## Description of the task
Write the next part of the news article about Trevor Noah leaving "The Daily Show," picking up right after its final line.

## Document passage
============
‘The Daily Show’ will continue sans Trevor Noah, despite its low ratings


“The Daily Show” will soldier on following Trevor Noah’s shocking announcement that he’s leaving — nearly seven years after succeeding Jon Stewart on Comedy Central’s late-night franchise.

Noah, 38, has been working with Comedy Central “for a long time” to figure out how he could maintain the grueling late-night pace, insiders told The Post — while the Internet was abuzz with theories that his sudden departure is due to the cable show’s ratings.

“Let’s tell the truth here, #TrevorNoah is leaving the #DailyShow because the show can barely muster 400K viewers less than 1/3 of its viewership from 2015,” read one tweet after Noah announced his news, continuing: “… something tells me you won’t here [sic] much about ratings though around his departure..”

Another Twitter user chimed in, expressing the sentiment that, “Anyone who thinks Trevor Noah was anything but fired for low ratings is an idiot.”

Noah’s numbers have been lower than Stewart’s, with a few exceptions (the 2016 election season helped spike his viewership) — both in the younger demo and total viewers — since he assumed the “Daily Show” anchor desk.

At its peak, in 2013, with Stewart at the helm, “The Daily Show” averaged 2.5 million nightly viewers. During Noah’s tenure, it was initially averaging a bit north of 800,000 nightly viewers — but has since lost a chunk of its audience and has fallen below the 400,000 mark at times.

Photo of Trevor Noah sitting behind "The Daily Show" anchor desk. He's ewaring a brown suit and a pink tie.
============
## Data supplied
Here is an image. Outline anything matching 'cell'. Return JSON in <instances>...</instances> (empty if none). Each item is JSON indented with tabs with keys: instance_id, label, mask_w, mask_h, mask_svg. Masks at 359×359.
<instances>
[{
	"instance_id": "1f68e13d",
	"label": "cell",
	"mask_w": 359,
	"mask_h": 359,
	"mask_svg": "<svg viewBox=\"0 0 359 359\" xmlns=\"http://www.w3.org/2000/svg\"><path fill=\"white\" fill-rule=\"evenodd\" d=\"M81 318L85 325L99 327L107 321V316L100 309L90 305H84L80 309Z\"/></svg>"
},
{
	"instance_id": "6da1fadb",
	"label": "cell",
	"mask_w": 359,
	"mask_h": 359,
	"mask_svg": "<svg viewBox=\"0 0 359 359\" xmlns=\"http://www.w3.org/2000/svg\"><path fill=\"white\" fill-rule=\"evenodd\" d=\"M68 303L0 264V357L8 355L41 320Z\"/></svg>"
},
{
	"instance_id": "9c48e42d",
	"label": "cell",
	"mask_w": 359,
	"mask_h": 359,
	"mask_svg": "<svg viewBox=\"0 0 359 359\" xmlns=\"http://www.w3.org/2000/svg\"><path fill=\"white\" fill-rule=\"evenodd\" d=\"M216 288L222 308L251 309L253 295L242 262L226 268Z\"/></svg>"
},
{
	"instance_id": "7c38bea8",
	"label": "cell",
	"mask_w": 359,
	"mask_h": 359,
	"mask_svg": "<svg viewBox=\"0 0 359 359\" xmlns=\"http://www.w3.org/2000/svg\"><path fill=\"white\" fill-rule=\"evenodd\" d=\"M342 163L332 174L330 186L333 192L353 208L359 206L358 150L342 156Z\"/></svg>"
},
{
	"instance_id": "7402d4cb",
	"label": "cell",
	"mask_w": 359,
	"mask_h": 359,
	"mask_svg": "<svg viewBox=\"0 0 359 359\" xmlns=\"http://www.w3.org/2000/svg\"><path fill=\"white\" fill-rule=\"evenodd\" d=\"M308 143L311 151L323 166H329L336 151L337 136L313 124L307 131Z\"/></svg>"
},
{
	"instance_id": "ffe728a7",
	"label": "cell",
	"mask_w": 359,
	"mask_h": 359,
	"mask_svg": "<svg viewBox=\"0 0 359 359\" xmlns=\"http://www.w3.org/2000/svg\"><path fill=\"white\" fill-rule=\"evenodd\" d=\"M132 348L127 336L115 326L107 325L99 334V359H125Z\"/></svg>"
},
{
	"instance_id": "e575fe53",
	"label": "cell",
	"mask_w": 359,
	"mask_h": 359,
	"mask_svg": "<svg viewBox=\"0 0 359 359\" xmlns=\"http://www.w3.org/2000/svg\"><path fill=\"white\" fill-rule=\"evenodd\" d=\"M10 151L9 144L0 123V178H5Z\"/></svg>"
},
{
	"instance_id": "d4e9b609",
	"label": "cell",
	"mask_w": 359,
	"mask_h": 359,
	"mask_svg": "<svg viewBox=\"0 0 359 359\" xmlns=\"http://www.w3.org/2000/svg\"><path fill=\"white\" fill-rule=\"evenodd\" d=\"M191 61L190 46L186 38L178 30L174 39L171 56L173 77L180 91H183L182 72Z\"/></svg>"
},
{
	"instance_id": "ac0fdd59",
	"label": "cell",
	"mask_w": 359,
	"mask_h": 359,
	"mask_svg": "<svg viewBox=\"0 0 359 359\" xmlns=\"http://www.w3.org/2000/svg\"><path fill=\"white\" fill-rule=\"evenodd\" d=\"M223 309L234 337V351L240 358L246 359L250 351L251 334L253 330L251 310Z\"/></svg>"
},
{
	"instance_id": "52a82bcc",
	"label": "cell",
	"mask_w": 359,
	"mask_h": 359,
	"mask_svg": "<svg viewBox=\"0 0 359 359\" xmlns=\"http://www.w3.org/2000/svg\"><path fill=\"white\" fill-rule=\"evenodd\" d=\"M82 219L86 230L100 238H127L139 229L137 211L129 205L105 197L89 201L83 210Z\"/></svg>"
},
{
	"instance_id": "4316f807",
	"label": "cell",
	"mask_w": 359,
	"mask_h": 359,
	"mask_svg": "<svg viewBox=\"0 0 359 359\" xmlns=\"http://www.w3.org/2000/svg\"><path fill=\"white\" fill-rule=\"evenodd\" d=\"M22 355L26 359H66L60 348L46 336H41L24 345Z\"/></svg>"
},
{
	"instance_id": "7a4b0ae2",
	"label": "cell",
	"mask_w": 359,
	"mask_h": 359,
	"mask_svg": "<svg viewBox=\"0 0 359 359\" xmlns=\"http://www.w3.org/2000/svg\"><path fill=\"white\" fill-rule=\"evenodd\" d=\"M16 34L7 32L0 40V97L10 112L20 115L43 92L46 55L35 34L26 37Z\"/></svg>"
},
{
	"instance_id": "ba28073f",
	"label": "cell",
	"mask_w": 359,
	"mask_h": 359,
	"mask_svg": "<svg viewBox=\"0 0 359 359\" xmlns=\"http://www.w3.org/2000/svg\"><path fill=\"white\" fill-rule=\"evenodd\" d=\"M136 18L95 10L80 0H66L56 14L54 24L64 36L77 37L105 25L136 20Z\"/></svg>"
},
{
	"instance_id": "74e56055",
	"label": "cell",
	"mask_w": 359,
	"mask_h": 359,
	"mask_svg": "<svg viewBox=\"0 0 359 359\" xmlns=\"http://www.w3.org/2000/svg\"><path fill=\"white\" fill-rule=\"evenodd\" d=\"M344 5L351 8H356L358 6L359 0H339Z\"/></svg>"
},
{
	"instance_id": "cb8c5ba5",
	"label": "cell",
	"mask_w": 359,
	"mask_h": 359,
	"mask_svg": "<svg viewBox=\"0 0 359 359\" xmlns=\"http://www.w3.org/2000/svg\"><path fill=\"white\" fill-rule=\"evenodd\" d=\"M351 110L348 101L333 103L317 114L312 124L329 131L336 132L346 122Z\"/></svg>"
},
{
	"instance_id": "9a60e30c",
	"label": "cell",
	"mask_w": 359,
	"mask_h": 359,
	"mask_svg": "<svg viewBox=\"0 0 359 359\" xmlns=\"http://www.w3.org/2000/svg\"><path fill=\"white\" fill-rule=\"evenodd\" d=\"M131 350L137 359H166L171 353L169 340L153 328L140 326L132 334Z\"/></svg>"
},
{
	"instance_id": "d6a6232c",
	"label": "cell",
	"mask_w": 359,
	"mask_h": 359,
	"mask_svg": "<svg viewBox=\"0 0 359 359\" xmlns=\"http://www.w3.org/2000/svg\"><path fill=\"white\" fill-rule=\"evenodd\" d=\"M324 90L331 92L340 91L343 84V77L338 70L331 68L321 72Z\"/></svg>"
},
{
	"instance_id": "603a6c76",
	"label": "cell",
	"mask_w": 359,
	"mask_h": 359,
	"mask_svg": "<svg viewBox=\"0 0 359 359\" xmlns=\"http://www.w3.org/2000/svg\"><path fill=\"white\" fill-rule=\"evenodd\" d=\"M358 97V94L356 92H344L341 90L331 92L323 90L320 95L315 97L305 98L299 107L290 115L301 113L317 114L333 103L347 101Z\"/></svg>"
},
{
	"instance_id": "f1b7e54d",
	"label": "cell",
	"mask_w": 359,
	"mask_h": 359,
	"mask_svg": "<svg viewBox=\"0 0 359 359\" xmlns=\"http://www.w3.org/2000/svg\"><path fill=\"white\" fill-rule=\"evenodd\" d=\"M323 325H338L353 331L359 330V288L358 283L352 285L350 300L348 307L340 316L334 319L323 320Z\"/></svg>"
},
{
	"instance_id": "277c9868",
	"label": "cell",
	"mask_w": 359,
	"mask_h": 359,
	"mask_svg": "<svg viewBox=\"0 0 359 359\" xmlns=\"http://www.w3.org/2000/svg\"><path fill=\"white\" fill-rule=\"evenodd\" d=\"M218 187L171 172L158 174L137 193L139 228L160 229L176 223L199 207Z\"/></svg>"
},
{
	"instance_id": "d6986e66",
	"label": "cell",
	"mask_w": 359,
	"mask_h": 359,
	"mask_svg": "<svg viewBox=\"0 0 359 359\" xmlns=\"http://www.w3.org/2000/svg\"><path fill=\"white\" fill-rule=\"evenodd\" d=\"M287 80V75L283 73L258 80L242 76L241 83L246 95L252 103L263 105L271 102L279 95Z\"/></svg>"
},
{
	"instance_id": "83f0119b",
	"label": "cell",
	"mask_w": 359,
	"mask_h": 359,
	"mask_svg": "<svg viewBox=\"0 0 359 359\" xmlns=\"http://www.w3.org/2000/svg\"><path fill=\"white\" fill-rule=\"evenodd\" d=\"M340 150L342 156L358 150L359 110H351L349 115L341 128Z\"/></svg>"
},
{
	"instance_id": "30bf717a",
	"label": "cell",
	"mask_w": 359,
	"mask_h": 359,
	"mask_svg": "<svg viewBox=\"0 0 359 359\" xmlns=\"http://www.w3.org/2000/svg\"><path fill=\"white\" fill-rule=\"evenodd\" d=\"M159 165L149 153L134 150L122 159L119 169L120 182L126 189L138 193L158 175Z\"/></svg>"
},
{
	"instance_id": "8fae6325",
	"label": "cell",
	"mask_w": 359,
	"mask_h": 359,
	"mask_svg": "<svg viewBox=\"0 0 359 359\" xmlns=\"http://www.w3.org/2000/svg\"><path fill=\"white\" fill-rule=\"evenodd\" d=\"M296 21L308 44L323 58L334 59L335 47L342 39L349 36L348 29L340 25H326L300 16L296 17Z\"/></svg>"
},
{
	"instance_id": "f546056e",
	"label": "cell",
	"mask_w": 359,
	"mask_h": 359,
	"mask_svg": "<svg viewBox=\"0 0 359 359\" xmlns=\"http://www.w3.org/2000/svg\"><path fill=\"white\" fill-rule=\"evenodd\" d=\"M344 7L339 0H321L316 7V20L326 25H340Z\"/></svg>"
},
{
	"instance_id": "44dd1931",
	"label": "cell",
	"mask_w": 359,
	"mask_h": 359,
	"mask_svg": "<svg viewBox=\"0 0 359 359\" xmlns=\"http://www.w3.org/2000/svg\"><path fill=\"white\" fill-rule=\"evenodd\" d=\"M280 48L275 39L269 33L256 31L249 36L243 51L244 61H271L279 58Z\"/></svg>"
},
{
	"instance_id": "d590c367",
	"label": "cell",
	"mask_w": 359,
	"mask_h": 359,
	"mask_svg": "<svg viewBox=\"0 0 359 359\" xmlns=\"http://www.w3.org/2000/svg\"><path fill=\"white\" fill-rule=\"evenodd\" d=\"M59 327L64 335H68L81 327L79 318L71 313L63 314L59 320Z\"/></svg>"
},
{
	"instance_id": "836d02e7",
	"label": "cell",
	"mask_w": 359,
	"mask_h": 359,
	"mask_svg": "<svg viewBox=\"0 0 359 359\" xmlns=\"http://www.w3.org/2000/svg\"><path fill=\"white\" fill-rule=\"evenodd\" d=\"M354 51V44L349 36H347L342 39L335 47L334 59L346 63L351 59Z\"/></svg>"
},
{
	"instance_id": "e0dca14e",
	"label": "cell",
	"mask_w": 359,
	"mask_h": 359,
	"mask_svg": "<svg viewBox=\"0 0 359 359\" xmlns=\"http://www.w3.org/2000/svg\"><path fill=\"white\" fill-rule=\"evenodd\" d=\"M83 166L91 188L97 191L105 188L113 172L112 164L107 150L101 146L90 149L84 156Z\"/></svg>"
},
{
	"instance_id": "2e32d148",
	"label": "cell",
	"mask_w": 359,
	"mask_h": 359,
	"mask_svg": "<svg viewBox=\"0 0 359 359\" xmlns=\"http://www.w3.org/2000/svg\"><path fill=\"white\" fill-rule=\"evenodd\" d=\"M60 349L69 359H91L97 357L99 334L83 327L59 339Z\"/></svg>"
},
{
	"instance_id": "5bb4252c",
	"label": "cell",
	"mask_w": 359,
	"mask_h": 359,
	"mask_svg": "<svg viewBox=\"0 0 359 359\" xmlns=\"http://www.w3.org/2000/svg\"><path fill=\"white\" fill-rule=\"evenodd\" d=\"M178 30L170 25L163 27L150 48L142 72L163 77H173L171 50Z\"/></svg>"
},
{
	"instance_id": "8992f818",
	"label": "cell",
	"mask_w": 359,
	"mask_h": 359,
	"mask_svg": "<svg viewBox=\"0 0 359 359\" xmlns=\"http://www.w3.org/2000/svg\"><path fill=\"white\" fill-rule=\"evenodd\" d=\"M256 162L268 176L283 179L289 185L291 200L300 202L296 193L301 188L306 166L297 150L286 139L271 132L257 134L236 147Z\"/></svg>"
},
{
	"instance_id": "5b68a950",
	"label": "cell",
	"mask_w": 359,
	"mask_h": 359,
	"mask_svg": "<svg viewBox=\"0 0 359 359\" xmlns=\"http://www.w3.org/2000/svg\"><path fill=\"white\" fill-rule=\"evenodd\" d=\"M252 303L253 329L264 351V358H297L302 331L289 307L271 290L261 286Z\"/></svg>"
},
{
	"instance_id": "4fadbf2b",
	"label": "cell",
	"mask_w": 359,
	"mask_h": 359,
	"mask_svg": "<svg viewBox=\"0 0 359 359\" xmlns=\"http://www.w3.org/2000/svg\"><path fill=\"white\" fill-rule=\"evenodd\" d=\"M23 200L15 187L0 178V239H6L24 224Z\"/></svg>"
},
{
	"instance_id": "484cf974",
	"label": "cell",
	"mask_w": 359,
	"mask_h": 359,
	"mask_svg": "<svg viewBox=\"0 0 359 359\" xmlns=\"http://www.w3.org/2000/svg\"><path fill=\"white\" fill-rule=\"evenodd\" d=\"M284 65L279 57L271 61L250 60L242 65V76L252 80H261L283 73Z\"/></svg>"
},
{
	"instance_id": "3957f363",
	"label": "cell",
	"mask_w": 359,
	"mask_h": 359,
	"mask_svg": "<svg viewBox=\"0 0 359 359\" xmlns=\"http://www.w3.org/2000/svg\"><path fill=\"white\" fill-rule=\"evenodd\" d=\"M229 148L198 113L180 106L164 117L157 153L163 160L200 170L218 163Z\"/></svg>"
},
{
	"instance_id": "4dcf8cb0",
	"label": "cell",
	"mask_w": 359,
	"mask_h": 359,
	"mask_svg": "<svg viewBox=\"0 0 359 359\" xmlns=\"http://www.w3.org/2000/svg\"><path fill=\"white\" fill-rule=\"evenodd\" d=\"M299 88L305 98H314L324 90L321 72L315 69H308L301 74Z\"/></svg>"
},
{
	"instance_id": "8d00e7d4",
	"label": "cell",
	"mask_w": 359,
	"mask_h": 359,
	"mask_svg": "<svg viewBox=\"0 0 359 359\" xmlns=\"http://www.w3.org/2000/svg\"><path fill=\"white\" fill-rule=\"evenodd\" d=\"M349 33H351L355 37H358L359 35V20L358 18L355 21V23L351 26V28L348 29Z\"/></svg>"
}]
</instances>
============
## Answer to the problem
Trevor Noah announced he’s leaving “The Daily Show” during the taping of Thursday night’s show.
Comedy Central
Photo of a younger Jon Stewart sitting behind "The Daily Show" desk. He's wearing a dark suit and red tie and is hair is much darker than it is now.
Jon Stewart, seen here on “The Daily Show,” generated much higher viewership on the late-night Comedy Central show than his successor Trevor Noah.
Getty Images

Meanwhile, sources told The Post that Noah’s choice to share news of his decision while taping Thursday night’s show was his and his alone.

“It was imperative for Trevor to share this news directly … as he wanted [his studio audience] to hear it from him first,” an insider said.

“We are grateful to Trevor for our amazing partnership over the past seven years,” a Comedy Central spokesperson said in a statement to The Post. “With no timetable for his departure, we’re working together on next steps. As we look ahead, we’re excited for the next chapter in the 25+ year history of ‘The Daily Show’ as it continues to redefine culture through sharp and hilarious social commentary, helping audiences make sense of the world around them.”

Noah assumed “The Daily Show” anchor desk on Sept. 28, 2015, succeeding Stewart, who, in turn, took over in 1999 from Craig Kilborn and helped build the show into a late-night force during his 16-year run.

His imminent departure creates another void in the shrinking late-night arena. “The Late Late Show” host James Corden announced in April that he’s leaving his 12:30 a.m. perch next year — no word, yet, on what CBS will do with that timeslot — while TBS canceled “Full Frontal with Samantha Bee” in July after seven seasons. Jimmy Kimmel, though, signed a three-year extension with ABC to continue hosting “Jimmy Kimmel Live.”